Emit a verbatim copy of the lines running from the line with "Which of these" through the end of the material below.

▸ STORED RECORDS:
- - -

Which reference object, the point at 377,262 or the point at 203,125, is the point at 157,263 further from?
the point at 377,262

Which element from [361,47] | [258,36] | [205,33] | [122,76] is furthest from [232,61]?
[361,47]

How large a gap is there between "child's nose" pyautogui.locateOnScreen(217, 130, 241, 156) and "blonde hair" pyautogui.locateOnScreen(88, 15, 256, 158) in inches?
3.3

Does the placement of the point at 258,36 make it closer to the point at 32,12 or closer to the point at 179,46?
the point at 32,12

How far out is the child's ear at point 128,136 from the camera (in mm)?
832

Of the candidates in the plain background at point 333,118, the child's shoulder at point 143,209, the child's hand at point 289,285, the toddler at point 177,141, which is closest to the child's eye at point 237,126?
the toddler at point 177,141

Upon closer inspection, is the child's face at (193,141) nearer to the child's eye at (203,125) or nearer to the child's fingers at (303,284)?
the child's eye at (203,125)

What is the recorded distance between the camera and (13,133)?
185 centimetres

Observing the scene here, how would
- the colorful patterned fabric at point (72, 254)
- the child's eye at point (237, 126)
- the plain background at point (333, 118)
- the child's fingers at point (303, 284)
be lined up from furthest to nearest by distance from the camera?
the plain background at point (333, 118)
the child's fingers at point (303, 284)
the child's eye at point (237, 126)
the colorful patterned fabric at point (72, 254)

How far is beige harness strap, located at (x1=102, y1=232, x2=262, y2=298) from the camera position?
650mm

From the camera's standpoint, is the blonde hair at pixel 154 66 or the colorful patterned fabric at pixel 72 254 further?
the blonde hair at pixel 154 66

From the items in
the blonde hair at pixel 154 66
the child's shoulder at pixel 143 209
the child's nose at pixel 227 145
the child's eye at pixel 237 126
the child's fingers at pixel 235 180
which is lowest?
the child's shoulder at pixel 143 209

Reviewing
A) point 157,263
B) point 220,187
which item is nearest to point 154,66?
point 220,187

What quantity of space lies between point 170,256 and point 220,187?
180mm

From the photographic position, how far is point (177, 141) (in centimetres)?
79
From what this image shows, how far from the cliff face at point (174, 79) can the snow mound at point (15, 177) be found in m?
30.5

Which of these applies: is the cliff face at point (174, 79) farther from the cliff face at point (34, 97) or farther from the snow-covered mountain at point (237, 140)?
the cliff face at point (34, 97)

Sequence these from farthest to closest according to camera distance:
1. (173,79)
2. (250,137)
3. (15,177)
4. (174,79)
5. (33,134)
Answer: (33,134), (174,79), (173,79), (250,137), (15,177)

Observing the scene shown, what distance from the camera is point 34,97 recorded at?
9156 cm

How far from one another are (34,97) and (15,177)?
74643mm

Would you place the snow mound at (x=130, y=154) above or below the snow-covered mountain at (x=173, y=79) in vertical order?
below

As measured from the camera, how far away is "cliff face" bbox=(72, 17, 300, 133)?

- - -

▸ ANSWER TO THIS TASK:
Which of these applies: is the cliff face at point (174, 79) farther from the cliff face at point (34, 97) or farther from the snow-covered mountain at point (237, 140)?
the cliff face at point (34, 97)

Sequence these from farthest to closest according to camera distance:
1. (173,79)
2. (250,137)
3. (15,177)
4. (174,79)
5. (33,134)
Answer: (33,134), (174,79), (173,79), (250,137), (15,177)

Observing the scene shown, what distance from the camera is point 34,97 recorded at?
9156 cm

How far from one another are (34,97) and (15,177)?
74643mm

Would you place the snow mound at (x=130, y=154) above or below the snow-covered mountain at (x=173, y=79) in vertical order?
below

As measured from the camera, how far away is "cliff face" bbox=(72, 17, 300, 133)?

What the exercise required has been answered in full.